The student news site of Downers Grove South High School


Social media pushes propaganda

Lucas Penavic
Social media has become a potent minefield of false information and subtle conditioning.

Let’s face it: you are not immune to propaganda.

Every social media site and every article you read is delivering some form of propaganda to you, whether it’s outright or not. In the modern age, things like false facts and misinformation have become rampant, and the truth is that it affects everybody, no matter your beliefs.

I see this happening everywhere, ranging from innocuous “historical” posts to outright political messages. The problem seems to be that a large portion of people read these posts, , and instead of looking through it and really thinking, they think to themselves “This uses numbers, so it must be true,” and then move on. This is a bad habit as it allows people to subtly condition these oblivious readers into believing a certain thing, or supporting a specific cause that may be harmful for the world.

Let me be very clear; this is not a one-sided problem. It happens to every political group, every supporter of a specific cause and so on. Since this is occuring at a large-scale, it can be visualized as a blanket covering the entirety of the internet, especially social media.

Take the late months of 2020 through early 2021 during the U.S. presidential election. No matter which side one’s support goes to, it’s truthful to say that this specific moment in time was just charged with information that simply was not true, on both sides. Every second on social media during this era could be compared to swimming through a pool of pufferfish, with the pufferfish as propaganda, and “interacting” with them could be extremely harmful mentally, and sometimes the consequences could lead to physical harm, as seen with the Capital riot of Jan. 6, 2021.
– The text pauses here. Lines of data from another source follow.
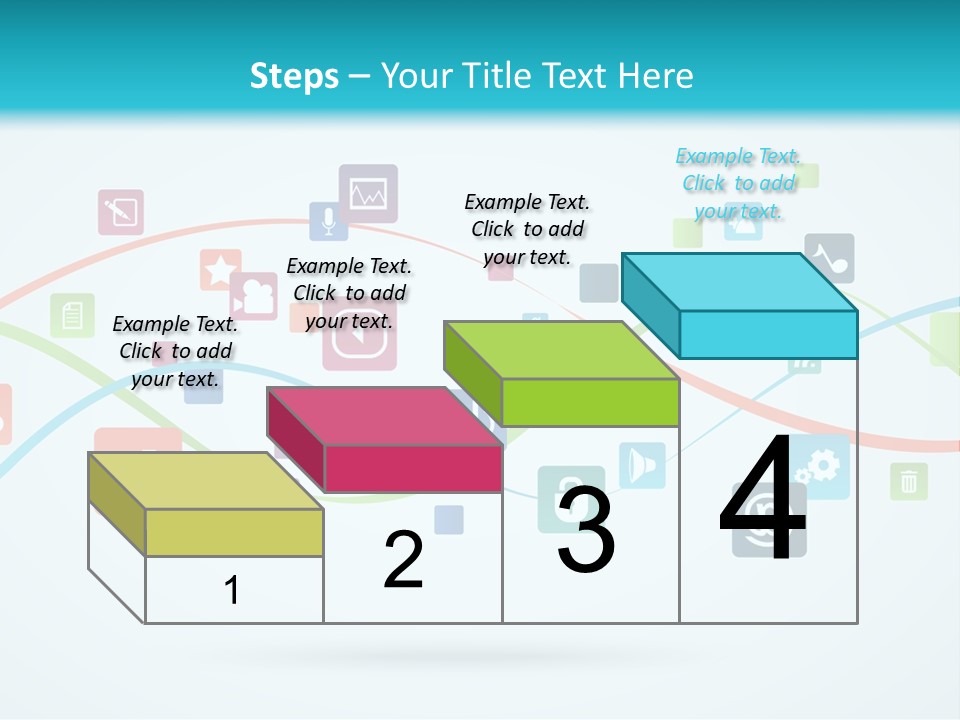 Steps – Your Title Text Here

Example Text. Click to add your text.

Example Text. Click to add your text.

Example Text. Click to add your text.

Example Text. Click to add your text.

1

2

3

4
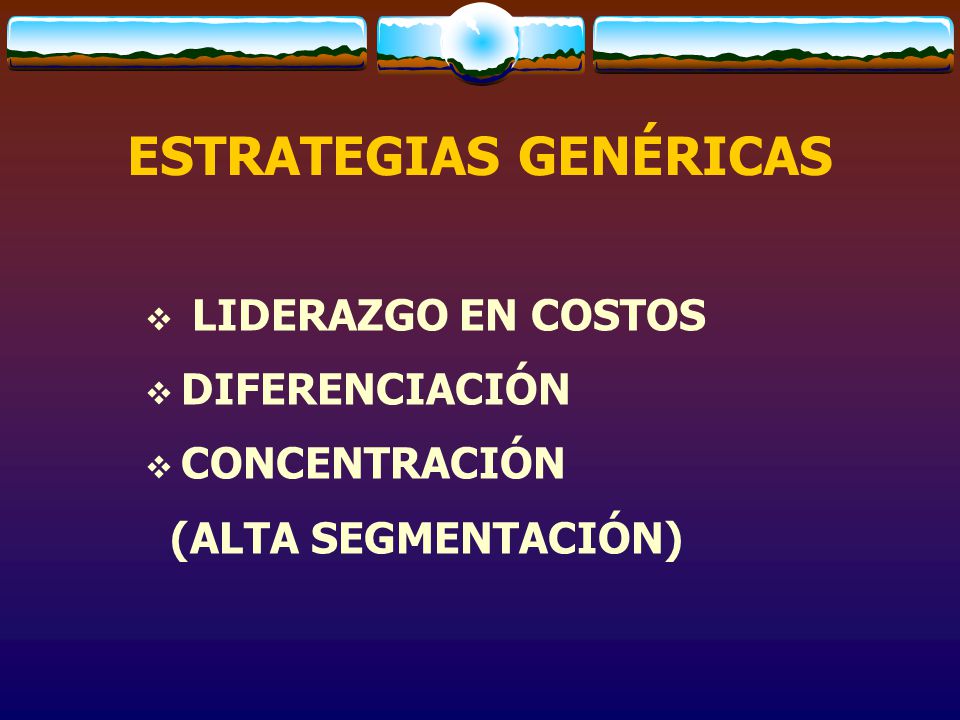 ESTRATEGIAS GENÉRICAS

❖ LIDERAZGO EN COSTOS
❖ DIFERENCIACIÓN
❖ CONCENTRACIÓN
(ALTA SEGMENTACIÓN)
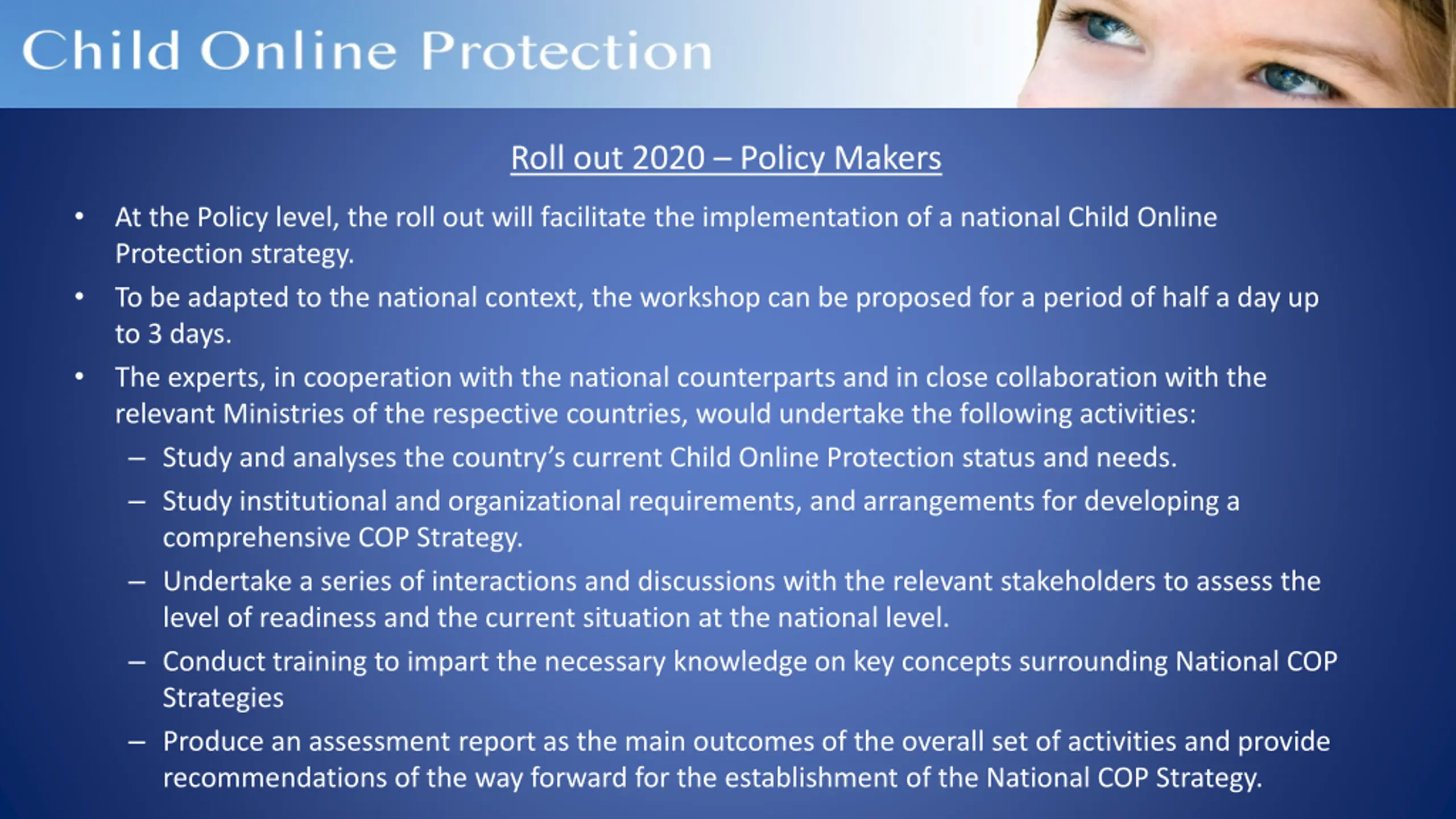 Child Online Protection

Roll out 2020 – Policy Makers

• At the Policy level, the roll out will facilitate the implementation of a national Child Online Protection strategy.
• To be adapted to the national context, the workshop can be proposed for a period of half a day up to 3 days.
• The experts, in cooperation with the national counterparts and in close collaboration with the relevant Ministries of the respective countries, would undertake the following activities:
– Study and analyses the country's current Child Online Protection status and needs.
– Study institutional and organizational requirements, and arrangements for developing a comprehensive COP Strategy.
– Undertake a series of interactions and discussions with the relevant stakeholders to assess the level of readiness and the current situation at the national level.
– Conduct training to impart the necessary knowledge on key concepts surrounding National COP Strategies
– Produce an assessment report as the main outcomes of the overall set of activities and provide recommendations of the way forward for the establishment of the National COP Strategy.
It’s an extremely scary prospect that something as small as a tweet about one person can be such a potent thing. This idea has been discussed a bit more in the past few years, but for the most part, the general populace is largely unaware of the conditioning they’re experiencing every day. It’s especially important to make sure that the younger generation is aware of the way social media conditions their brain, as they are much more impressionable given how their brain develops.

Tiktok is quite possibly the biggest proprietor of feeding straight up misinformation to teens. Since there’s no requirement to be able to make a post, it’s rather easy for any group to go ahead and create a swarm of fresh accounts to push a specific agenda, ready to be consumed by droves of easily-impressionable people. I can recall plenty of times where I’ve come across a political post by an account that has little to no posts, no bio or profile picture and a general lack of personalization of the account.

I am guilty of falling for things that aren’t true. Really, I’d be lying if I said I was able to defer what’s real or not every second I spend on social media. I have had multiple moments where I’ve seen doctored photos of real people, and not even stop to examine the truthfulness, and it’s a habit I’ve been slowly working to break free of.

The important thing is to not look down on yourself for ever believing a false social media post. The human brain works in such a way that it prefers to make quick judgments, which leads to us subconsciously falling for false facts. In fact, everybody has these subconscious biases, it’s just a natural aspect of being a human, and no one should beat themselves for falling victim to this reality.

My recommendation? Take a step back when scrolling through Tiktok at two in the morning and think about the validity of a claim being made on a post. Make sure what you’re consuming has a respectable degree of credibility.